Но вы меры не знаете. Вам надо, чтобы все творили добро, не пили спиртного и говорили одну только правду. Наш Господь еще никак не свяжет сатану, а вы хотите расправиться с ним собственными силами. Он задумчиво поднимал брови. «Сатана — это всего лишь оправдание нашим порокам и слабостям. А мои пожелания — что в них худого?»
Ах, дорогой мой человек… Ведь это тоже была его затея — кружка, куда должен был опустить несколько денег всякий, уличенный во лжи, пусть самой маленькой и самой невинной. Не скрою: однажды попался и я. Речь шла о прошении освободить из-под стражи трех аманатчиков, коих с Кавказа велено было переселить в Финляндию. Федор Петрович весьма переживал, что эти южные, выросшие под горячим солнцем люди зачахнут в суровом северном климате, и, кроме того, загорелся мечтой оставить при больнице одного из трех молодых кавказцев, Магомеда, отменно помогавшего тюремному фельдшеру и обещавшего в дальнейшем большие успехи по медицинской части. Прошение было подано, но, заваленный делами, я упустил его из вида, на вопрос же Гааза, движется ли бумага, с преувеличенной бодростью отвечал, что все в порядке. Он взглянул на меня тем своим особенным взглядом, в котором укоризна соседствовала с изумлением и страданием, и я ощутил, что горю как маков цвет. Он вышел и минуту спустя явился со знаменитой кружкой в руках. «Вы сказали неправду, Август Казимирович, — мягко промолвил Гааз. — Штрафую вас рублем в пользу бедных».

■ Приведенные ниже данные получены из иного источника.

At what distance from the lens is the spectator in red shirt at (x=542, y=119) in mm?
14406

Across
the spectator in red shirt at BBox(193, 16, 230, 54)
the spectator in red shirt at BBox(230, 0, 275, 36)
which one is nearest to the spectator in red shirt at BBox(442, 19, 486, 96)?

Но что я! Что служащие Полицейской больницы, приучавшиеся к правде, и только к правде, возможностью потери однодневного заработка! Во время пребывания государя Николая Павловича в Москве один из его лейб-медиков, посетив тюремную больницу, нашел, что два арестанта содержатся в ней безо всяких оснований, о чем и доложил при дворе. Кто-то из благожелателей Федору Петровичу шепнул — и он поспешил снова призвать лейб-медика в больницу, где, как профессор — студенту, растолковал, чем страдают эти два больных и отчего нуждаются в лечении. Его превосходительство был изрядно смущен и просил его извинить. Гааз добродушно отпустил ему его грех, но кружку велел принести. «Вы, — объявил он, — изволили доложить государю-императору неправду — извольте теперь положить десять рублей штрафу в пользу бедных!»